### OBJECTIVE A
Pull out every line of the records that contains the word "step", with case counting.

I don't doubt that you didn't or haven't noticed any change but I and many many others as posted here through the cycles of updates have noticed and continued to notice the speed and response changes with many of the updates. If there was to go back to pre-HDGUI versions and stay there you would see far fewer people posting here about troubles with their receivers not responding or being slow.. Including me.

Take my comments about Dish HD DVRs with a grain of salt - that doesn't change the fact that Dish Network HD DRVs are much quicker than DirecTV's with the possible exception of the HR44. I've all the others first hand - just not the HR44.


----------



## Mike Greer (Jan 20, 2004)

carl6 said:


> I was simply posting DirecTVs policy, not defending it. There are a great many things I do not agree with as a consumer (and this certainly is not limited to DirecTV). Fact of the matter is, businesses listen to the consumer through the bottom line. If this particular policy was "that big a deal" to "that many customers", it would change.


Sorry - I wasn't referring to you specifically.

And you are correct. It would change if enough people canceled over it. Truth is most people don't know what the policy is or even care about it. I suspect it is a small percentage of people that ever have to deal with it. Hell, the majority of DirecTV customers think they own their receivers!


----------



## jimmie57 (Jun 26, 2010)

> I haven't counted the updates either but there is no doubt there have been multiple updates that don't even make through to everyone before an update to the update is released.
> 
> I've only had HR24-500s - is the -100 quicker/slower more/less troubles?
> 
> ...


Mike, my HR24-100s are almost as fast as my sons H21.
Having said that, note that I do not make use or have Whole Home DVR, nor am I connected to the internet in any fashion.


----------



## sigma1914 (Sep 5, 2006)

IMO, regarding the "Get what you get" policy, DirecTV should implement the simple guidelines of...

a.) If you're getting a free discounted receiver, then you get whatever is available.
b.) If you're wanting a specific model, then you pay the normal amount.


----------



## MysteryMan (May 17, 2010)

Mike Greer said:


> Sorry - I wasn't referring to you specifically.
> 
> And you are correct. It would change if enough people canceled over it. Truth is most people don't know what the policy is or even care about it. I suspect it is a small percentage of people that ever have to deal with it. Hell, the majority of DirecTV customers think they own their receivers!


You do realize that we here on DBSTalk represent a very small percentage of DirecTV's customers and are far more tech savvy than the vast majority of DirecTV's customers. Given that, it's safe to assume that vast majority of DirecTV customers have no idea there are various versions of their receivers and therefore would never think of threatening to cancel their service if they don't get the latest equipment.


----------



## jimmie57 (Jun 26, 2010)

> IMO, regarding the "Get what you get" policy, DirecTV should implement the simple guidelines of...
> 
> a.) If you're getting a free discounted receiver, then you get whatever is available.
> b.) If you're wanting a specific model, then you pay the normal amount.

### OBJECTIVE B
Using the DirecTV receiver thread above, decide whether each statement agrees with it. Answer yes or no for each, and quote the deciding words exactly. (i) jimmie57 says his HR24-100s are almost as fast as an H21. (ii) jimmie57 uses Whole Home DVR. (iii) sigma1914 suggests that anyone wanting a specific model should pay the normal amount.

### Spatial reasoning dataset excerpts
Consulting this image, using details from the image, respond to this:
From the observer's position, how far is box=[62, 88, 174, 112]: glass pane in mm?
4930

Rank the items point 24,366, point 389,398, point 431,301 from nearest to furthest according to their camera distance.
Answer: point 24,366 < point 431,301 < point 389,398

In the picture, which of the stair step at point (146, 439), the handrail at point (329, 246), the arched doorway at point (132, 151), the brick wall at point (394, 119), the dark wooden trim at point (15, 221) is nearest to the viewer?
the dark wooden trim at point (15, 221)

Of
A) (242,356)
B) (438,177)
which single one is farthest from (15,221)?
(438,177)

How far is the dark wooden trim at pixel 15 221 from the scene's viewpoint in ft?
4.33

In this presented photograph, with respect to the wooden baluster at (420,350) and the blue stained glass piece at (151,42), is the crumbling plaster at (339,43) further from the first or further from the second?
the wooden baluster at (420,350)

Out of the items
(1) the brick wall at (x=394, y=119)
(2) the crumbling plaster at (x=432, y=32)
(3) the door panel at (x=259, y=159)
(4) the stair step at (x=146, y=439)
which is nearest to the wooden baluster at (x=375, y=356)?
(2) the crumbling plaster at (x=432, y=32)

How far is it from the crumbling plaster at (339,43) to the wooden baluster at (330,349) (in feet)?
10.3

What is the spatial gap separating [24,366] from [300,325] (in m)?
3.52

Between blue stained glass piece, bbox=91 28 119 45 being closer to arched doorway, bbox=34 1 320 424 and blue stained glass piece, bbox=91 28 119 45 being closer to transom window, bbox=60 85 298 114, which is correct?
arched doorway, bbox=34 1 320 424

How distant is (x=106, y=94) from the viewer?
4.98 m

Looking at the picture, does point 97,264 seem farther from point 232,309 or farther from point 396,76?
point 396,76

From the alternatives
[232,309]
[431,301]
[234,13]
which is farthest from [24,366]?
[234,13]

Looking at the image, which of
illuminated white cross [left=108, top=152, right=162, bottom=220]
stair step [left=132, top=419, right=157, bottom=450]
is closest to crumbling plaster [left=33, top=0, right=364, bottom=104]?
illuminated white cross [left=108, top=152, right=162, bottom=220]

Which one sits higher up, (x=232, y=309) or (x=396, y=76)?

### REPLY A
In the picture, which of the stair step at point (146, 439), the handrail at point (329, 246), the arched doorway at point (132, 151), the brick wall at point (394, 119), the dark wooden trim at point (15, 221) is nearest to the viewer?
(4) the stair step at (x=146, y=439)
stair step [left=132, top=419, right=157, bottom=450]

### REPLY B
(i) Yes: "my HR24-100s are almost as fast as my sons H21."
(ii) No: "I do not make use or have Whole Home DVR"
(iii) Yes: "If you're wanting a specific model, then you pay the normal amount."